In early August 2023, a beekeeper near the port of Savannah, Georgia, noticed some odd activity around his hives. Something was hunting his honeybees. It was a flying insect bigger than a yellowjacket, mostly black with bright yellow legs. The creature would hover at the hive entrance, capture a honeybee in flight, and butcher it before darting off with the bee’s thorax, the meatiest bit.
“He’d only been keeping bees since March… but he knew enough to know that something wasn’t right with this thing,” says Lewis Bartlett, an evolutionary ecologist and honeybee expert at the University of Georgia, who helped to investigate. Bartlett had seen these honeybee hunters before, during his PhD studies in England a decade earlier. The dreaded yellow-legged hornet had arrived in North America.
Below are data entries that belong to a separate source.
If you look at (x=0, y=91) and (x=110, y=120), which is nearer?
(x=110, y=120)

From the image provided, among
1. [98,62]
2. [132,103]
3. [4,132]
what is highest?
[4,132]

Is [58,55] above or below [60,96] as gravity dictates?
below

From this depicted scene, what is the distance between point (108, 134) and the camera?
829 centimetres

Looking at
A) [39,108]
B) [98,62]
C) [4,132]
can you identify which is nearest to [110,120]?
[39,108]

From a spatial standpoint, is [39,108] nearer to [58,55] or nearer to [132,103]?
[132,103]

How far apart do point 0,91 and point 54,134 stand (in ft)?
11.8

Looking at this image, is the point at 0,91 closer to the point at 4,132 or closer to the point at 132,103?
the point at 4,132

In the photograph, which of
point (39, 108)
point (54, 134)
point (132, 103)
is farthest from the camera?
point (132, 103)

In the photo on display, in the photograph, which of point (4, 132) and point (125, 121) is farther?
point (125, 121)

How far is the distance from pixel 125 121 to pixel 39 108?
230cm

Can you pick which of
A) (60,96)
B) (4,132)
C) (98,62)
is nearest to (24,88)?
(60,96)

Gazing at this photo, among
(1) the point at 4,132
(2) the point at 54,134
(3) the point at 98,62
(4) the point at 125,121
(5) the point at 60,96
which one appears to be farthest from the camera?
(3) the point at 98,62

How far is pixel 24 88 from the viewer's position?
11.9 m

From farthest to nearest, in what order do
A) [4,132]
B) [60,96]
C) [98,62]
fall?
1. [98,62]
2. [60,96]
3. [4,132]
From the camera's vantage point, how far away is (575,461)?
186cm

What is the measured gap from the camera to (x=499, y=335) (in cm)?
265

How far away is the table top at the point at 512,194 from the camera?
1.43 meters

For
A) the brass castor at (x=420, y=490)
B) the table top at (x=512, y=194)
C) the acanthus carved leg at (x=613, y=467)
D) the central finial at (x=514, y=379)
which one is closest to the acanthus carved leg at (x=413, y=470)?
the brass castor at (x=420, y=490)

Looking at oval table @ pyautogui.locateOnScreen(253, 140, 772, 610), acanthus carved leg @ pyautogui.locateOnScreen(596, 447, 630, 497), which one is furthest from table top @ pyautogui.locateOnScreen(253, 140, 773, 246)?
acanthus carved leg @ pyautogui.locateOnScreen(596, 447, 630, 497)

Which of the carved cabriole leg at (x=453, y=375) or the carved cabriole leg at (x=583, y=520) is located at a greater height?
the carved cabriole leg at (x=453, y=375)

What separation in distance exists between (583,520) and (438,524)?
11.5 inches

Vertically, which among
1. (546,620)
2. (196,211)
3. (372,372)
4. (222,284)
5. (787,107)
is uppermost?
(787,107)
With origins in Afghanistan, eastern China, and Indonesia, the yellow-legged hornet, Vespa velutina, has expanded during the last two decades into South Korea, Japan, and Europe. When the hornet invades new territory, it preys on honeybees, bumblebees, and other vulnerable insects. One yellow-legged hornet can kill up to dozens of honeybees in a single day. It can decimate colonies through intimidation by deterring honeybees from foraging. “They’re not to be messed with,” says honeybee researcher Gard Otis, professor emeritus at the University of Guelph in Canada.